Sustaining inguinal lymphatic leakage and secondary infection are another challenge for wound healing. Unsurprisingly, debridement, especially radical debridement, is obligate and primary to infected wound. The debridement may be not enough for wound healing. Vascularized muscle flaps and NPWT therapy were well-documented methods for treating lymphatic leakage and infection, in particular for graft-preserved cases1,9,16-18. However, the use of flaps is often restricted to the already compromised blood supply of muscle and surgeon’s skills.
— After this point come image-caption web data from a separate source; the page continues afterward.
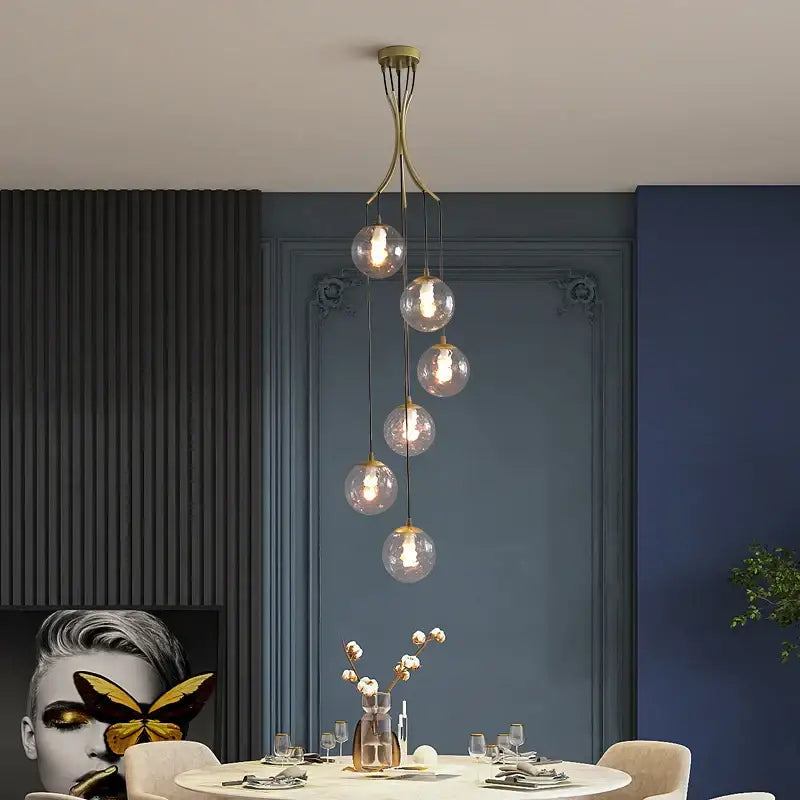 Gold Cascading Pendant Light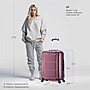 InUSA Pilot 24" Hardside Suitcase, 4-Wheeled Spinner, TSA Checkpoint Friendly, Wine (IUPIL00M-WIN)~#|#~492FF302-4E9A-4BD2-917138E00D3B2C39_sc7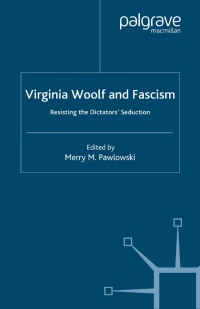 Imagen de portada: Virginia Woolf and Fascism 9781349420964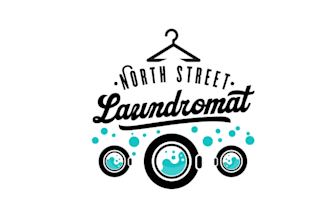 design laundromat cleaning fresh wash logo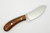 LT Wright Knives Camp MUK - Flat Grind - 3V Steel - Desert Ironwood - Polished Finish - FREE Black Liners! - 5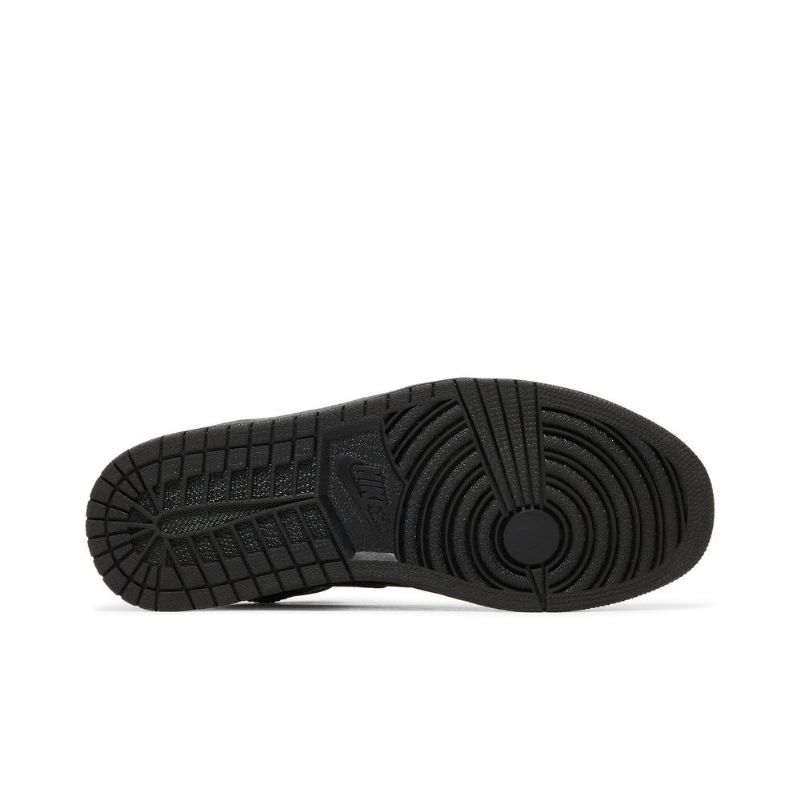 Air Jordan 1 Mid Svart Hvit Herresko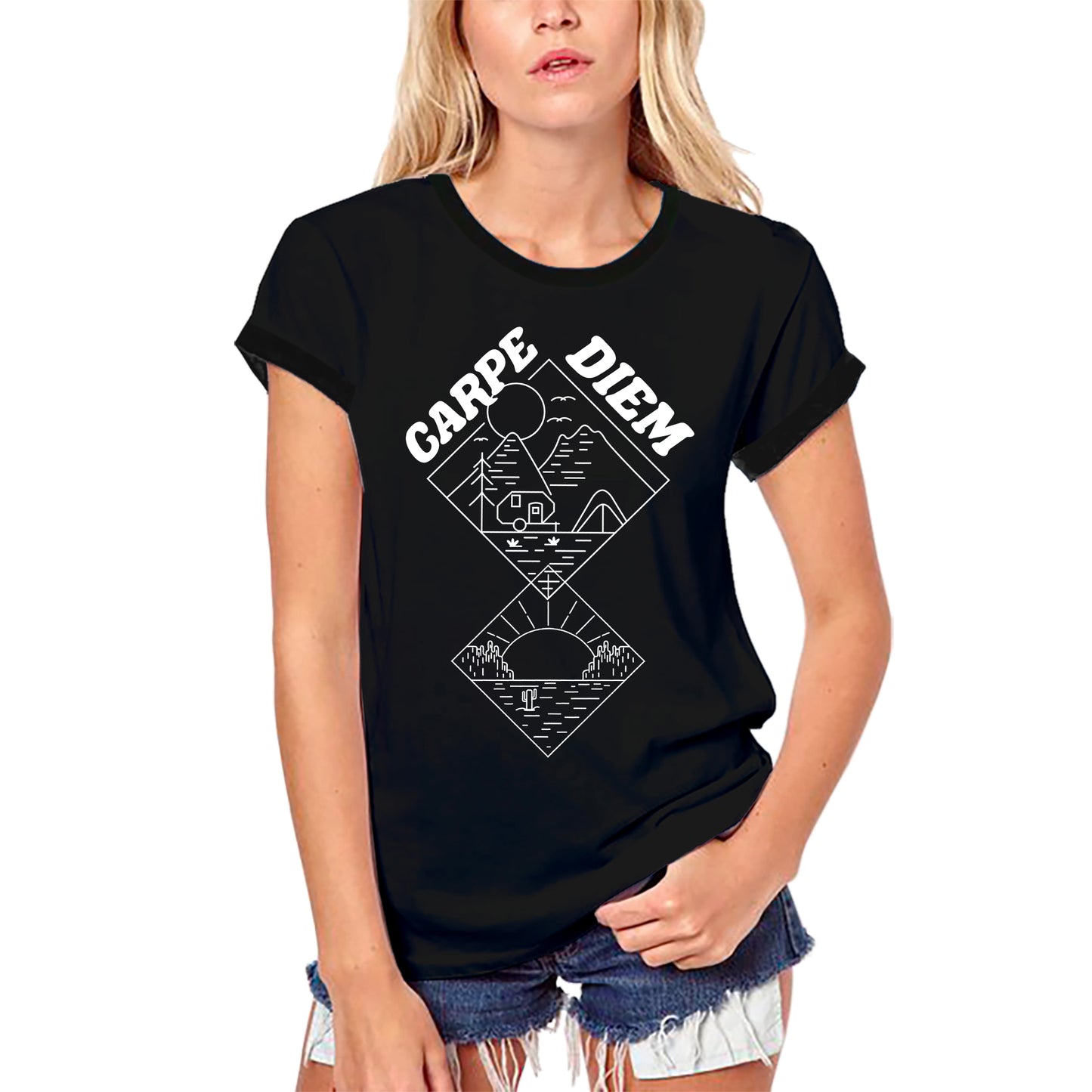 ULTRABASIC T-Shirt Bio Femme Carpe Diem – Le printemps dans la ville – Nouveauté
NPWT, as another reliable method for infected wound, was prophylactically and therapeutically applied alone in groin wound following vascular surgery and showed good results18. However, there were 6.4% reinfections and 7.1% bleeding events in previous report19. In addition to debridement, the times and manners of NPWT application also play a role in recurrence of infection. Our previous study indicated that NPWT in intra-incisional manner was much more effective for drainage and compressing lymphatic tubes than that in closed-incisional manner20. Therefore, we enveloped the NPWT device in incision on basis of aggressive debridement and performed periodic replacement of intra-incisional NPWT until the volume of drainage was less than 50ml every day. All cases showed negative wound bacteria result after the first NPWT and achieved wound closure after 1-3 times of NPWTs. Providing reinfection was occurred, muscle flap could serve as a remedy. Nevertheless, bypass graft was away from NPWT, the NPWT caused bleeding was not observed in our study.
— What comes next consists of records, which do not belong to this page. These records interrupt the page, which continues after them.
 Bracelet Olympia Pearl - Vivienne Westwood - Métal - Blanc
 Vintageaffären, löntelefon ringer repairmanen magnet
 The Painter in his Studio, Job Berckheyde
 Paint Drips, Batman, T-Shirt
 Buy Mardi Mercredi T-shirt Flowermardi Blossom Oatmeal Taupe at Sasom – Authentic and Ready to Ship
Major adverse event was quadriceps femoris weak in case 5. Although we had carefully protected the femoral nerve, quadriceps femoris weak still appeared. We did not know the situation of muscle before the surgery. We also had no electromyographic evidence to affirm the incomplete nerve injury-related muscle weak. In fact, it cannot exclude disuse-atrophy cause. Finally, strength of quadriceps femoris was restored via rehabilitation.
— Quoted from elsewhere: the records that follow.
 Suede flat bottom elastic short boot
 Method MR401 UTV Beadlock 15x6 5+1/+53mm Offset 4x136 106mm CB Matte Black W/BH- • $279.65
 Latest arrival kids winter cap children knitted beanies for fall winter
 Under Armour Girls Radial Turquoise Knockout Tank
As a fact, there are several limitations in this study. Firstly, CT angiographies were not routinely performed in all patients at last visit, as the patients concerned about the radiation hazard, thus long-term durability were not well evaluated postoperatively. Secondly, this is a retrospective study. Recall bias probably existed. Thirdly, the study had only 5 patients. Thereby, the power of conclusions is limited. In all, the reliable outcomes need to be further validated in well-designed study with larger populations.